Il existe donc, entre Welcome to New York et Pasolini une indiscutable différence de niveau culturel et il n'est pas étonnant que la mélancolie des dernières heures de l'auteur de Salo l'emporte aujourd'hui sur la jouissance bestiale de Desvereaux : on veut des plaisirs raffinés. De ce point de vue, il est intéressant de comparer les deux films dans leur approche de la nudité : d'un côté, la nudité de Depardieu, que révèlent crûment les scènes de la prison à Rikers Island, scènes de douche froide après l'orgie, où le corps de l'acteur est comme perdu dans sa chair, impuissant ; de l'autre, des orgies romaines sublimées dans des films fantasmés par Ferrara (une scène de bacchanale de Porno – Téo – Kolossal). La comparaison est frappante : dans Pasolini, les corps – tous les corps, même ceux des raggazi qui tuent Pasolini sur la plage d'Ostie – ont disparu. Le souvenir de leur chair éclate dans le ciel comme le feu d'artifice qui accompagne les orgies de Porno – Téo – Kolossal.

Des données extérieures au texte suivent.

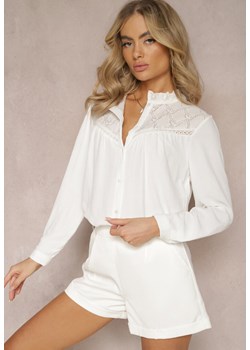 Biała Koszula z Ażurową Wstawką przy Dekolcie Vitamis ze sklepu Renee odzież w kategorii Koszule damskie - zdjęcie 169101797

Belle scène qui fait bien entendre ce qui résonne dans la tonalité très funèbre de ce Pasolini : un adieu à la jouissance, à un monde de plaisirs dont le Paradise, le club de nuit de Ray Ruby dans Go Go Tales, était encore le symbole bien vivant. A l'opposé, Pasolini est un film presque mortuaire, où Ferrara joue sur les effets très picturaux de la lumière de Stefano Falivene (son chef opérateur) pour enregistrer la fin de toute lutte, l'épuisement de toute énergie. Le film, jusqu'à l'accomplissement du parcours christique de son personnage (la scène de l'assassinat) finit même par contredire la phrase que Pasolini prononce dans la séquence d'ouverture, devant les images de Salo : le sexe n'est pas politique.

Car au-delà de l'apparence très fade de produit culturel, à laquelle le film essaie tant bien que mal d'échapper par son montage (notamment par de nombreuses séquences fictives, fantasmées et plus ou moins allégoriques), ce qu'il y a de plus désolant dans ce Pasolini, c'est qu'il ressemble à un film de vieux cinéaste. La bête est peut-être morte dans Welcome to New York: elle a vu, dans son agonie, les filles du Paradise brillant encore de leur éclat vulgaire dans les couloirs du Sofitel (les deux prostituées de Desvereaux auraient très bien pu danser dans la boîte de Ray Ruby), elle a contemplé sa ville pour lui adresser un monologue bouleversant où il était question d'un heureux temps. Cet heureux temps n'est plus dans Pasolini : l'un des derniers plans du film montre les deux personnages de Porno – Teo – Kolossal dans un escalier noir au-delà duquel ils aperçoivent le firmament. L'un dit à l'autre que le paradis (le Paradise?) est introuvable.

Paradise Lost (Pasolini d'Abel Ferrara)

Pasolini d'Abel Ferrara (en salles depuis le 24 décembre 2014), avec Willem Dfoe (Pasolini), Maria de Meideros (Laura Betti), Riccardo Scamarcio (Ninetto). Photographie: Stefano Falivene. Durée: 87 min.